With a bag over my shoulder and a sketchbook in hand, I walk down the fire road near my house to a hidden blackberry bush bursting with ripe fruit. After a long week of working indoors, it feels good to get outside and breathe in the fresh air. Even with this summer’s strangely cool weather (10 degrees below normal), blackberries are in abundance and tastier than ever. As I face the bush, a shapeless mass of green, a sweet aroma lures me closer.
Today I plan to paint the blackberries before filling up my container with fruit. I walk around the bush looking for a good place to draw, and find a good spot under a shade tree.
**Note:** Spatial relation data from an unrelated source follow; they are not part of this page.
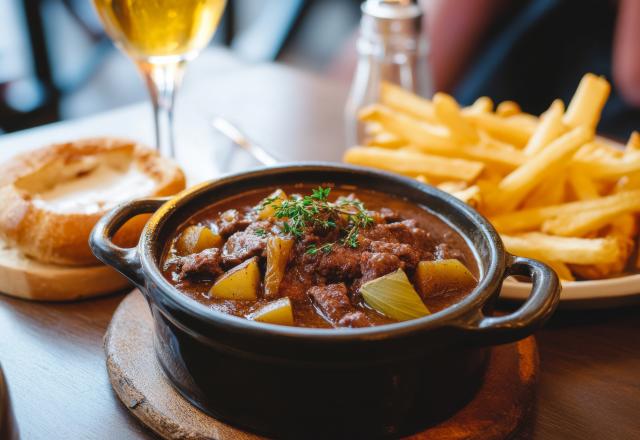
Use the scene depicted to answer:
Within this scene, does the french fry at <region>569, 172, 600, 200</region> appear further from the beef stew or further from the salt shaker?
the salt shaker

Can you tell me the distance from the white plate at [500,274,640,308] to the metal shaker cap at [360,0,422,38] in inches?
69.5

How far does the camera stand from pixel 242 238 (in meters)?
1.90

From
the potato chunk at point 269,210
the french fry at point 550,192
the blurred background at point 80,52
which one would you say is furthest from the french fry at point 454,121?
the blurred background at point 80,52

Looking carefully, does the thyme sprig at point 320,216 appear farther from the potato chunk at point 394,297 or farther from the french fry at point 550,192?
the french fry at point 550,192

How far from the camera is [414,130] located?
8.75 ft

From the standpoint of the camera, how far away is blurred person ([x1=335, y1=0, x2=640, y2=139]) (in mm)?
5336

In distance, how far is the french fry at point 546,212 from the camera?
7.50 ft

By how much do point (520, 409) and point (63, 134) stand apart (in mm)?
2630

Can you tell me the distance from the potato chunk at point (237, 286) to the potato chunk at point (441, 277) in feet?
1.44

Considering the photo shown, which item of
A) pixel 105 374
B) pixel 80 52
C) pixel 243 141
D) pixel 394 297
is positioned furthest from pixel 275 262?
pixel 80 52

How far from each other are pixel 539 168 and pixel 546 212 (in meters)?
0.15

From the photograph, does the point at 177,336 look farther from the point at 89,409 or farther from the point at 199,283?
the point at 89,409

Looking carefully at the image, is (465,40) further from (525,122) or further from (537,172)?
(537,172)

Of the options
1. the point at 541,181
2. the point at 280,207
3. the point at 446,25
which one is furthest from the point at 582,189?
the point at 446,25
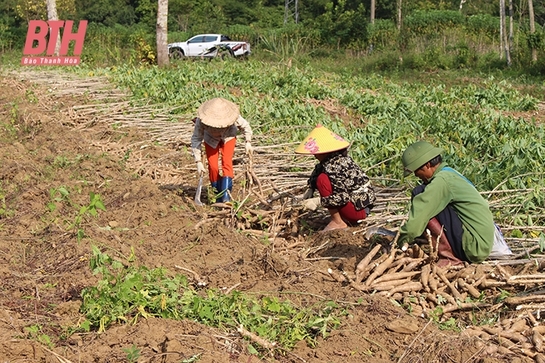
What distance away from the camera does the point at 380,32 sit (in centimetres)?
2750

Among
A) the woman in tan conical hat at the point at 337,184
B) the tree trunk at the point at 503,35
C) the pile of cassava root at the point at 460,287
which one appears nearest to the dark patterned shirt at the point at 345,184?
the woman in tan conical hat at the point at 337,184

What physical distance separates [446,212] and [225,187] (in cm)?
241

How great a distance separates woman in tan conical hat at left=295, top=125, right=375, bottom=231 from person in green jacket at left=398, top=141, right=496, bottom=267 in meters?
0.95

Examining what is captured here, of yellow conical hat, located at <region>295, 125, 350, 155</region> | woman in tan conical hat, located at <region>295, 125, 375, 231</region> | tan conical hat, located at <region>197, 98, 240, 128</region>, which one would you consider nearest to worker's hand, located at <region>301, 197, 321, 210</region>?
woman in tan conical hat, located at <region>295, 125, 375, 231</region>

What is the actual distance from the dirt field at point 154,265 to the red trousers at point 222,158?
363 mm

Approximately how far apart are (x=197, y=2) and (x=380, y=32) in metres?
16.3

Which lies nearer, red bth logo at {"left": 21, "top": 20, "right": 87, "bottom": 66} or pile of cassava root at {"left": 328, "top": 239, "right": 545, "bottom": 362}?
pile of cassava root at {"left": 328, "top": 239, "right": 545, "bottom": 362}

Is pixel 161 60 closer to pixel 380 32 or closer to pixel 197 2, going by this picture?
pixel 380 32

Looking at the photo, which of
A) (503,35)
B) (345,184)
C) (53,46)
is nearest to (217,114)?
(345,184)

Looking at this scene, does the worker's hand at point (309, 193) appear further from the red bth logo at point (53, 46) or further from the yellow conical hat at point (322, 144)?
the red bth logo at point (53, 46)

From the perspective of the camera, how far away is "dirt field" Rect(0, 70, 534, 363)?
11.0 ft

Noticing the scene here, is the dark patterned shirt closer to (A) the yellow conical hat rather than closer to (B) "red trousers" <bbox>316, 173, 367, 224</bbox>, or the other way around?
(B) "red trousers" <bbox>316, 173, 367, 224</bbox>

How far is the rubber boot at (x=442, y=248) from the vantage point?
441 cm

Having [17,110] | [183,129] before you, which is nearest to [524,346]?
[183,129]
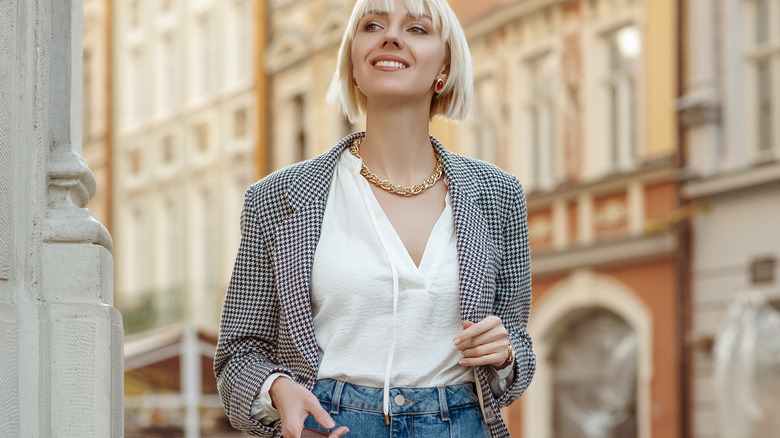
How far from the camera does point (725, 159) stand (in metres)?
15.0

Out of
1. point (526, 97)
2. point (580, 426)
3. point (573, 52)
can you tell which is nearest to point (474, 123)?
point (526, 97)

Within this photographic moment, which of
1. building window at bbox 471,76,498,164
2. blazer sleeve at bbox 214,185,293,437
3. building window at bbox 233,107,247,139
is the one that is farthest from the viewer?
building window at bbox 233,107,247,139

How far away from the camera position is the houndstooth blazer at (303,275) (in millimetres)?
2633

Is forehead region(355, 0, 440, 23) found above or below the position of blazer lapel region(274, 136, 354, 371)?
above

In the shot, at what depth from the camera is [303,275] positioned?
104 inches

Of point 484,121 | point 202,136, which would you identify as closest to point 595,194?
point 484,121

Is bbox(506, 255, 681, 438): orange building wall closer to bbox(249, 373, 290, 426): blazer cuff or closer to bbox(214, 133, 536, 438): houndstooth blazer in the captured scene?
bbox(214, 133, 536, 438): houndstooth blazer

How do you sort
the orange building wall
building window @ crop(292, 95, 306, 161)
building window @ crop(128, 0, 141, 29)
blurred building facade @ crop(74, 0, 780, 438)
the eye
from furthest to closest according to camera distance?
building window @ crop(128, 0, 141, 29) → building window @ crop(292, 95, 306, 161) → the orange building wall → blurred building facade @ crop(74, 0, 780, 438) → the eye

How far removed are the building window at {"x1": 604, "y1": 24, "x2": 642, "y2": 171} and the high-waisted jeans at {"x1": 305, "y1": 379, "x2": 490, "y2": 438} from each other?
1387 centimetres

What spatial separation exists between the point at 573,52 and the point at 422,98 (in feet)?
47.7

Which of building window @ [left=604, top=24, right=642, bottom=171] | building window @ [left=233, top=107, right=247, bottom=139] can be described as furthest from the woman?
building window @ [left=233, top=107, right=247, bottom=139]

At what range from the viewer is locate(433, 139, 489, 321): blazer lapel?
2.62 meters

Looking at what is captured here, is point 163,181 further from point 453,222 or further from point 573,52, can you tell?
point 453,222

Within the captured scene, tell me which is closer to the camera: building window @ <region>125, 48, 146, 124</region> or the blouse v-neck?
the blouse v-neck
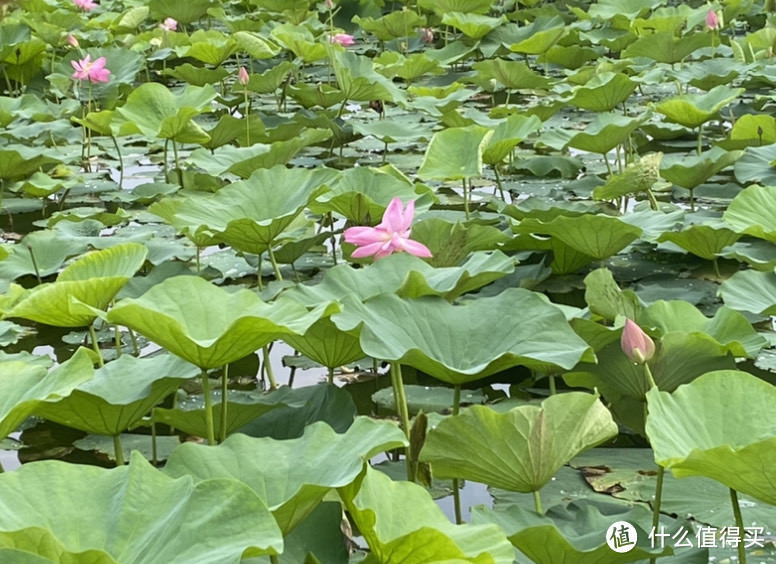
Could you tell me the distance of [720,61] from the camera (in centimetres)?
412

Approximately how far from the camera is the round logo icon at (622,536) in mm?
1197

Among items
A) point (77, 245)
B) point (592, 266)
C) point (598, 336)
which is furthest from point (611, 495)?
point (77, 245)

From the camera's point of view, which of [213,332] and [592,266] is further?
[592,266]

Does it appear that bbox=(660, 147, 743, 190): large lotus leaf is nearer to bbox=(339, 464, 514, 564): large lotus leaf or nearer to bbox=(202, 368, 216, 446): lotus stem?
bbox=(202, 368, 216, 446): lotus stem

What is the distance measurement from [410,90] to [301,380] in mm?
2260

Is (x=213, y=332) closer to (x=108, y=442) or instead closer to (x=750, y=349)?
(x=108, y=442)

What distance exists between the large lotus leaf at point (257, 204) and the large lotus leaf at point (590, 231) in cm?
43

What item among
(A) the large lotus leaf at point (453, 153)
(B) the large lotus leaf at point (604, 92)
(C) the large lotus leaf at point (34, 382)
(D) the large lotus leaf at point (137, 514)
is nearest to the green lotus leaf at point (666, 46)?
(B) the large lotus leaf at point (604, 92)

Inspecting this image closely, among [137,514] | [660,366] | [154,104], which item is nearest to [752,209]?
[660,366]

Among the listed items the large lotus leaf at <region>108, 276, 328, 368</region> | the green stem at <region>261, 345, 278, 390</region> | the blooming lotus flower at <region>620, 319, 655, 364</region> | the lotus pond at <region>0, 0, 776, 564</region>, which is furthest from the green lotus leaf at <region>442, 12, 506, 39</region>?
the blooming lotus flower at <region>620, 319, 655, 364</region>

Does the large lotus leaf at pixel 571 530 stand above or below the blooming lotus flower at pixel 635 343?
below

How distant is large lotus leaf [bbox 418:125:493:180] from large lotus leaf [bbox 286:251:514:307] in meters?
0.91

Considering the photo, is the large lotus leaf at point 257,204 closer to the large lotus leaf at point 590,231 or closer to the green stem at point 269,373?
the green stem at point 269,373

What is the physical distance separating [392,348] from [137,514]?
1.62 ft
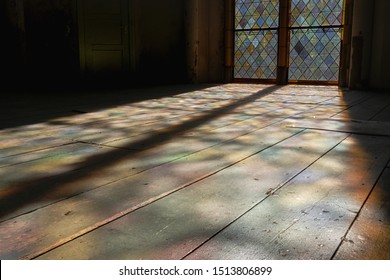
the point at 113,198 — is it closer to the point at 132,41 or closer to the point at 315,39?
the point at 132,41

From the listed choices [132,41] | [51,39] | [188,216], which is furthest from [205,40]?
[188,216]

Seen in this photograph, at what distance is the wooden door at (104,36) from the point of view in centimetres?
618

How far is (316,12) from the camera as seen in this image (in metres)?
6.60

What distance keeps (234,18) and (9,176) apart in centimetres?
637

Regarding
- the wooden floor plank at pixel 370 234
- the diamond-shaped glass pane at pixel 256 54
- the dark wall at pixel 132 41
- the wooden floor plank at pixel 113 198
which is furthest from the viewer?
the diamond-shaped glass pane at pixel 256 54

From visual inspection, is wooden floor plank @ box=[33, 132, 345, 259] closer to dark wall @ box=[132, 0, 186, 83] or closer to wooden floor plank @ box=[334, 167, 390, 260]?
wooden floor plank @ box=[334, 167, 390, 260]

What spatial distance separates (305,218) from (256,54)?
634 centimetres

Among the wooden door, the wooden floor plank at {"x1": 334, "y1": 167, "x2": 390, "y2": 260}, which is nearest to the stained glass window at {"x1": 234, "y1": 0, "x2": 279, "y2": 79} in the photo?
the wooden door

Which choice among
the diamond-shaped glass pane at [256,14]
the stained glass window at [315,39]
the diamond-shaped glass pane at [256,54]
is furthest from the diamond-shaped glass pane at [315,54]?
the diamond-shaped glass pane at [256,14]

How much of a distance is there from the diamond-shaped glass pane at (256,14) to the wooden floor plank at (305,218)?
562 centimetres

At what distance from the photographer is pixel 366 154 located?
1946 mm

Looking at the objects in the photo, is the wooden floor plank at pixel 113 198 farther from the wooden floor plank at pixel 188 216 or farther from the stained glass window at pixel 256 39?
the stained glass window at pixel 256 39
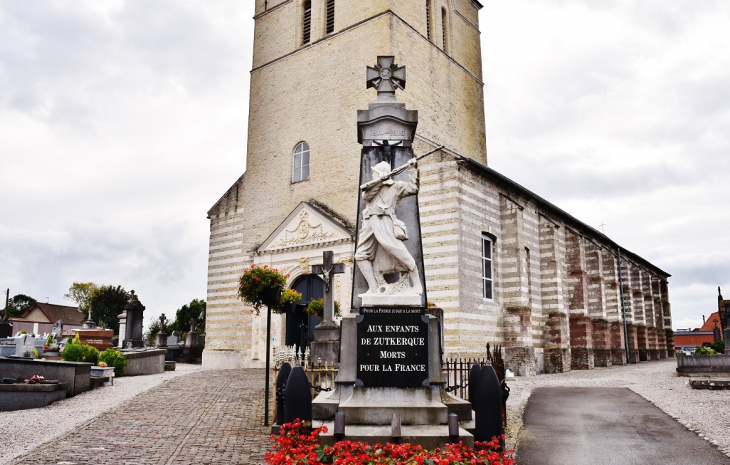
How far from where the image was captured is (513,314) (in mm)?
20734

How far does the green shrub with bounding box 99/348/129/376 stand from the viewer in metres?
17.0

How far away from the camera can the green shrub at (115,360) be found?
55.6ft

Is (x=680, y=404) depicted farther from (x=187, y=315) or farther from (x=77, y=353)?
(x=187, y=315)

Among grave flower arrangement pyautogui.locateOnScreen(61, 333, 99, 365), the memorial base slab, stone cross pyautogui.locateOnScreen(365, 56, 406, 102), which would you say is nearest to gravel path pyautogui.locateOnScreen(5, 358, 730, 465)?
grave flower arrangement pyautogui.locateOnScreen(61, 333, 99, 365)

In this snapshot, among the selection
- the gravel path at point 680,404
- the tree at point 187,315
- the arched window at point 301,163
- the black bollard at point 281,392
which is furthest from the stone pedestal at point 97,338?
the tree at point 187,315

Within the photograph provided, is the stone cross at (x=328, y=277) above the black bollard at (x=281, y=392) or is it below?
above

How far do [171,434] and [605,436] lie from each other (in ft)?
21.4

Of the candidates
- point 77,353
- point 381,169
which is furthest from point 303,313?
point 381,169

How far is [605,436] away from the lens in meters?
8.70

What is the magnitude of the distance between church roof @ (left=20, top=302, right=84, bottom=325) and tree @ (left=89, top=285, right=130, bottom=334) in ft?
6.10

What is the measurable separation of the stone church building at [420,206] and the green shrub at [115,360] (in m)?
5.62

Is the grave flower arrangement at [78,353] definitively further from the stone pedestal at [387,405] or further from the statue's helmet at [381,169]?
the statue's helmet at [381,169]

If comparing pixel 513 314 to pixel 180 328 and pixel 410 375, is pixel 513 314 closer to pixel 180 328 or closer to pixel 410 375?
pixel 410 375

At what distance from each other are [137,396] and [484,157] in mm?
19703
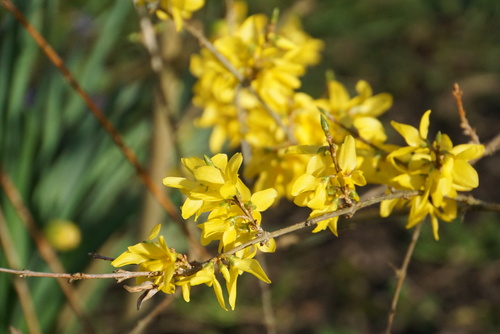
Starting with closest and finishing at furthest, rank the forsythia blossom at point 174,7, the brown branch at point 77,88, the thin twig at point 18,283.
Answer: the forsythia blossom at point 174,7 < the brown branch at point 77,88 < the thin twig at point 18,283

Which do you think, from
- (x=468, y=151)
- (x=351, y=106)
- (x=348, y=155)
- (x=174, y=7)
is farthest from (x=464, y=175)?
(x=174, y=7)

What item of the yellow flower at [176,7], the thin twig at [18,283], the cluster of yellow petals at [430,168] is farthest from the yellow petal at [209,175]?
the thin twig at [18,283]

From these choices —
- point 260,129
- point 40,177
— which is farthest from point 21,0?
point 260,129

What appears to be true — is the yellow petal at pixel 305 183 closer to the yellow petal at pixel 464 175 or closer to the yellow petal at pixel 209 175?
the yellow petal at pixel 209 175

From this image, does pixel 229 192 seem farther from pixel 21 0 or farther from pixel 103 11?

I reach for my paints and study the berries in their various stages of ripeness, colors ranging from inky black to brilliant red, glowing in the afternoon sun. A couple of bees check out what’s up, but soon buzz off to more important matters.
While letting the watercolor dry, I pull a bowl from my bag and pick the ripe fruit, berry by berry. Pigment from the juice stains my fingers as I loosen each piece of fruit. Carefully, I try to avoid the bush’s sharp thorns but inevitably one will poke me, reminding me of the pain that often accompanies life’s pleasures and keeps the easily intimidated away. I eat some berries right off the bush, enjoying each one’s distinctive taste. Some are soft and sweet, and others are firm and tart. But what I love most is the inviting fragrance that smells like a sweet perfume.
Returning home with battle scars of pokes and scrapes, along with a bowl full of blackberries, I imagine how good they’ll taste topping off homemade ice cream and tomorrow morning’s breakfast cereal.